• _Page_:
»»
Overview
Durable Functions provides code-based patterns for workflows that span several operations, run in sequence or parallel, wait for external events, and recover from process failures. The runtime persists workflow history and replays orchestrator code to reconstruct local state.
Important workflow patterns include:
- Function chaining: Run activities in a defined sequence and pass results between steps.
- Fan-out/fan-in: Schedule independent work in parallel and aggregate the results.
- Asynchronous workflow: Start work, return immediately, and query or receive status later.
- Human interaction: Wait for an external event with a durable deadline.
- Monitor: Poll an external condition with durable delays.
- Compensation: Undo or mitigate completed steps after a later failure.
The runtime makes workflow state durable, but it does not make external side effects exactly once or automatically transactional. Activity functions execute with at-least-once semantics. A workflow that reserves inventory, charges a payment, and creates a shipment needs idempotency, retry classification, and explicit compensation for partial completion.
For interviews, candidates should be able to:
- Write sequential and parallel orchestrator code.
- Explain how awaited durable tasks become checkpoints.
- Explain replay and determinism.
- Bound fan-out to protect dependencies.
- Distinguish transient retry from compensation.
- Design compensating operations in reverse order.
- Handle partial fan-out failure.
- Use sub-orchestrations and
ContinueAsNew. - Version long-running workflows safely.
- Describe limits of exactly-once claims.
Core Concepts
Workflow State Is Event-Sourced
An orchestrator's local variables appear to persist:
decimal total = 0;
foreach (OrderLine line in input.Lines)
{
total +=
await context.CallActivityAsync<decimal>(
nameof(PriceLine),
line);
}
The process does not hold the local variable for the entire workflow. The runtime stores activity scheduling and results in history. On resume, it replays the code and supplies recorded results so total is reconstructed.
Checkpoints
Durable operations create durable progress:
- Activity scheduling and completion.
- Sub-orchestration calls.
- Durable timers.
- External events.
- Entity calls.
Ordinary local assignments are not independently persisted, but replay reconstructs them from deterministic code and durable results.
Function Chaining
Function chaining runs activities in sequence:
[Function(nameof(ProvisionCustomer))]
public static async Task<CustomerResult> ProvisionCustomer(
[OrchestrationTrigger]
TaskOrchestrationContext context)
««
• _Stored data_:
»»
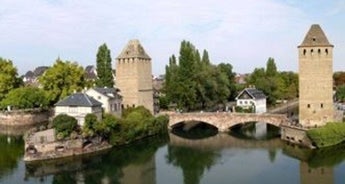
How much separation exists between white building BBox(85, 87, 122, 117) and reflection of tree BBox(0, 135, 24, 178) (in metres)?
8.50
««
• _Task set_:
(1) Answer from the Durable Functions page:
(a) With what semantics do activity functions execute?
(b) What does the runtime store in history for an orchestrator?
(c) What does the compensation pattern do?
(2) Rewrite the paragraph of the Durable Functions page that begins "The runtime makes workflow state durable" as a short bulleted list.
(3) Sum up the Durable Functions page in two sentences.
The lines have no part in any of this work.

• _Worked solutions_:
(1)
(a) At-least-once semantics.
(b) Activity scheduling and results.
(c) It undoes or mitigates completed steps after a later failure.

(2)
- The runtime makes workflow state durable.
- It does not make external side effects exactly once or automatically transactional.
- Activity functions run with at-least-once semantics.
- A workflow that reserves inventory, charges a payment, and creates a shipment needs idempotency, retry classification, and explicit compensation for partial completion.

(3) Durable Functions offers code-based patterns, such as function chaining, fan-out/fan-in, and compensation, for workflows that span several operations and recover from process failures, with the runtime persisting history and replaying orchestrator code to rebuild local state. Durable operations like activity calls, timers, and external events create checkpoints, but the runtime does not make external side effects exactly once, so workflows need idempotency, retry classification, and explicit compensation.